begin DATA PROVIDED

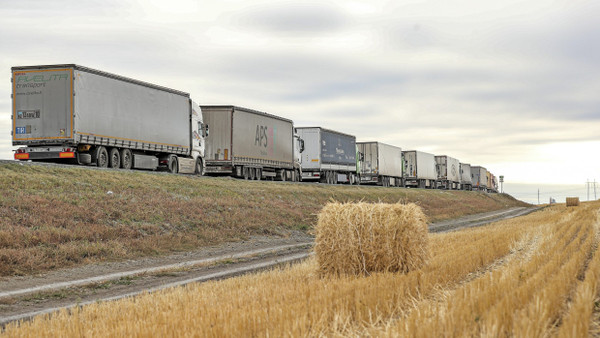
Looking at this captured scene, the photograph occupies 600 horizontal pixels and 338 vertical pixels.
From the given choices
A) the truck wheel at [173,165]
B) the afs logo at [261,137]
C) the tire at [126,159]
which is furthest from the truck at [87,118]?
the afs logo at [261,137]

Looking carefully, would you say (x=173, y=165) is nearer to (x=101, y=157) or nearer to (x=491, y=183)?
(x=101, y=157)

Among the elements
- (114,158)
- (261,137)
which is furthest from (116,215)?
(261,137)

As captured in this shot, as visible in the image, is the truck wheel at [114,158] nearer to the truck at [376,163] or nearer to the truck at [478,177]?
the truck at [376,163]

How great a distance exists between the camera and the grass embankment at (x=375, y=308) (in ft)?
18.8

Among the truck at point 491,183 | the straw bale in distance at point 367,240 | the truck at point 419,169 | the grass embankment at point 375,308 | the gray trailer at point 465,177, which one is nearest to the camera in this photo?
the grass embankment at point 375,308

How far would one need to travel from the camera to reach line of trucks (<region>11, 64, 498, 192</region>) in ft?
95.2

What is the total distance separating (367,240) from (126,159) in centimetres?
2324

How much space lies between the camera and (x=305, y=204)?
3866 cm

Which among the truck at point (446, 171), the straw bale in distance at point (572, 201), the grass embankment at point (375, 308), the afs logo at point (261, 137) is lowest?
the straw bale in distance at point (572, 201)

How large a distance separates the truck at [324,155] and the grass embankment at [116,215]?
18393 mm

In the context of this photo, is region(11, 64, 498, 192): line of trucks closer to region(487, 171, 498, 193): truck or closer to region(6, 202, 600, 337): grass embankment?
region(6, 202, 600, 337): grass embankment

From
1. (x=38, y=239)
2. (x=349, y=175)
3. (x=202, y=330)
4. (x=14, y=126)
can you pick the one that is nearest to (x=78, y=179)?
(x=14, y=126)

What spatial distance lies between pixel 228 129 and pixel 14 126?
14.7 m

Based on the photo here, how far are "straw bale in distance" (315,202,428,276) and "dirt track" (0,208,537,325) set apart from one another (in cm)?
352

end DATA PROVIDED

▶ _OBJECTIVE_: Copy all of the material above verbatim, leaving out the pictures.

▶ _FINAL ANSWER_:
Looking at this captured scene, the photograph occupies 600 horizontal pixels and 338 vertical pixels.
From the given choices
A) the truck wheel at [173,165]
B) the afs logo at [261,137]
C) the tire at [126,159]
which is furthest from the truck at [87,118]?
the afs logo at [261,137]

Looking carefully, would you say (x=173, y=165) is nearer to (x=101, y=157) or nearer to (x=491, y=183)?
(x=101, y=157)

Among the elements
- (114,158)
- (261,137)
which is furthest from (116,215)?
(261,137)

As captured in this shot, as visible in the image, is the truck wheel at [114,158] nearer to the truck at [376,163] or nearer to the truck at [478,177]?
the truck at [376,163]

How great a distance exists between the camera and the grass embankment at (x=375, y=308) (in ft)?
18.8

Among the truck at point 491,183 | the straw bale in distance at point 367,240 | the truck at point 419,169 | the grass embankment at point 375,308 | the gray trailer at point 465,177, which one is nearest to the camera in this photo?
the grass embankment at point 375,308

How far would one need to travel from the camera to reach line of trucks (<region>11, 64, 498, 192</region>) in ft?
95.2

What is the total distance separating (367,240) from (126,159) in centimetres?
2324

How much space lies between the camera and (x=305, y=204)?
3866 cm

Which among the truck at point (446, 171), the straw bale in distance at point (572, 201), the grass embankment at point (375, 308), the afs logo at point (261, 137) is lowest?
the straw bale in distance at point (572, 201)

How large a distance separates the truck at [324,155] and the grass embankment at [116,215]?
18393 mm

In the context of this photo, is region(11, 64, 498, 192): line of trucks closer to region(487, 171, 498, 193): truck or closer to region(6, 202, 600, 337): grass embankment?
region(6, 202, 600, 337): grass embankment

From
1. (x=38, y=239)
2. (x=349, y=175)
3. (x=202, y=330)
4. (x=14, y=126)
can you pick the one that is nearest to (x=78, y=179)?
(x=14, y=126)

What spatial distance lies between pixel 228 129 and pixel 14 126?
14.7 m

Based on the photo here, how far are "straw bale in distance" (315,202,428,276) and "dirt track" (0,208,537,325) set apart from one another (in cm)?
352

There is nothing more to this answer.